Estarão as empresas a ocupar espaços que não lhes pertenciam?

Uma das ideias mais surpreendentes do nosso tempo é termos aceitado que as empresas podem salvar o mundo. Depois de uma estabilidade de cerca de 200 anos, onde a sociedade aceitou e celebrou que o papel das empresas seria trazer retorno para os acionistas, existiu nos últimos 15 anos uma ideia de que as empresas iriam contribuir para a resolução dos grandes desafios da humanidade.

A ideia por detrás desta assunção era simples: as empresas são as organizações que mais têm a perder com a instabilidade em geral e que mais recursos têm para em conjunto desenvolver soluções inovadoras para os problemas do mundo. Por isso, o mundo aceitou neste novo tempo que as empresas poderiam ganhar dinheiro e ao mesmo tempo salvar o mundo. Esta ideia, apesar de ratificada em 2019 pelos grandes empregadores mundiais através da declaração do Business Roundtable mundial foi sempre geradora de polémica.
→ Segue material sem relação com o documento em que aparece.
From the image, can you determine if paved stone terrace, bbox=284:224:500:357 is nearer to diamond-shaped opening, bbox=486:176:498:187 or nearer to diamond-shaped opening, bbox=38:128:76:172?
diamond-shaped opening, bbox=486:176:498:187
Por um lado, as empresas que adotam estratégias classificadas como híbridas – fazer o bem e ganhar dinheiro. Por outro lado, os que adotam estratégias ambíguas ou manipuladoras – uma empresa deve concentrar-se em primeiro lugar em ganhar dinheiro não se deixando distrair com dimensões necessárias, mas ao mesmo tempo periféricas do seu negócio.

No entanto, o que temos vindo a observar é que as empresas – em vez de optarem por uma destas estratégias estão, pela primeira vez na nossa história, a ocupar espaços na sociedade que (ainda) não lhes pertenciam. Deixo três exemplos que nos podem fazer refletir nas consequências societais deste movimento.
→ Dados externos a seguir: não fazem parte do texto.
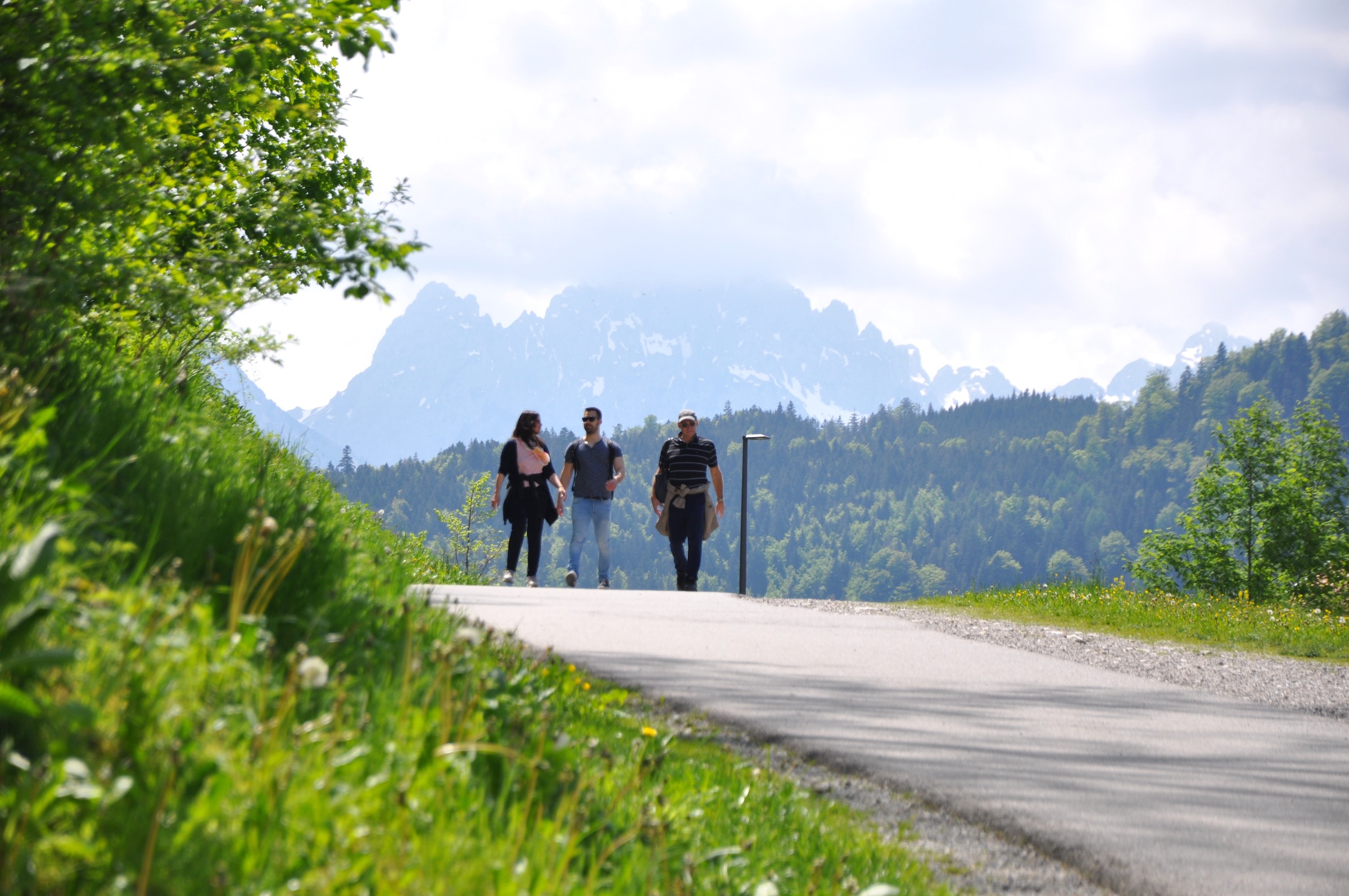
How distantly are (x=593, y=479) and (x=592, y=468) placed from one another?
0.15 meters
O primeiro exemplo é naturalmente a inclusão de um empreendedor como Elon Musk na liderança de departamentos governativos. A grande magia de Musk e o seu traço mais acentuado como líder é a disrupção. Trazer esse traço, de uma forma acelerada e anárquica para o governo, faz com que as empresas e o pensamento empresarial ocupem um espaço central dentro do governo dos EUA, que nunca tinha sido antes ocupado.

O segundo exemplo é o lançamento do investimento em Inteligência Artificial (IA) da Starlink. Em vez de ser liderado por organizações universitárias ou militares como por exemplo, as fundações da internet, o maior investimento de sempre em IA é liderado por três empresas que fazem parte deste consórcio por convite de outro empresário: o Presidente Trump.

O último exemplo está relacionado com as alterações climáticas. São as empresas – quer as industriais quer as financeiras – que estão a liderar a transição energética e ambiental que temos de fazer para que as nossas sociedades sejam mais justas e mais regenerativas ambientalmente. Os ESG que têm norteado muito do investimento e posicionamento futuro de bancos e instituições financeiras são mais um exemplo da liderança das empresas nas questões societais.

Penso que é verdadeiramente paradoxal este tempo que estamos a viver, pois é em igual medida incerto, mas ao mesmo tempo cheio de certezas. A primeira certeza é que temos de exigir mais das empresas que nos estão a liderar. Como sociedade temos de as conhecer melhor, exigir mais transparência, mais comunicação e mais relação com todos os atores da sociedade. A segunda certeza é que, como consumidores, temos escolha imediata para celebrar ou penalizar uma empresa que não execute aquilo que prometeu. Por último, temos a certeza que o mundo está mesmo em mudança acelerada e que a nossa relação individual e coletiva com as empresas terá seguramente de mudar.

Escolher o que dá resposta a este mundo rápido, inesperado, paradoxal e tangível e contribuir para um desenvolvimento mais equilibrado e responsável implica que as empresas não percam o norte no que se refere à adoção de práticas sustentáveis, ao apoio às comunidades e ao impulso a uma inovação responsável, ética e íntegra. Fica o desafio!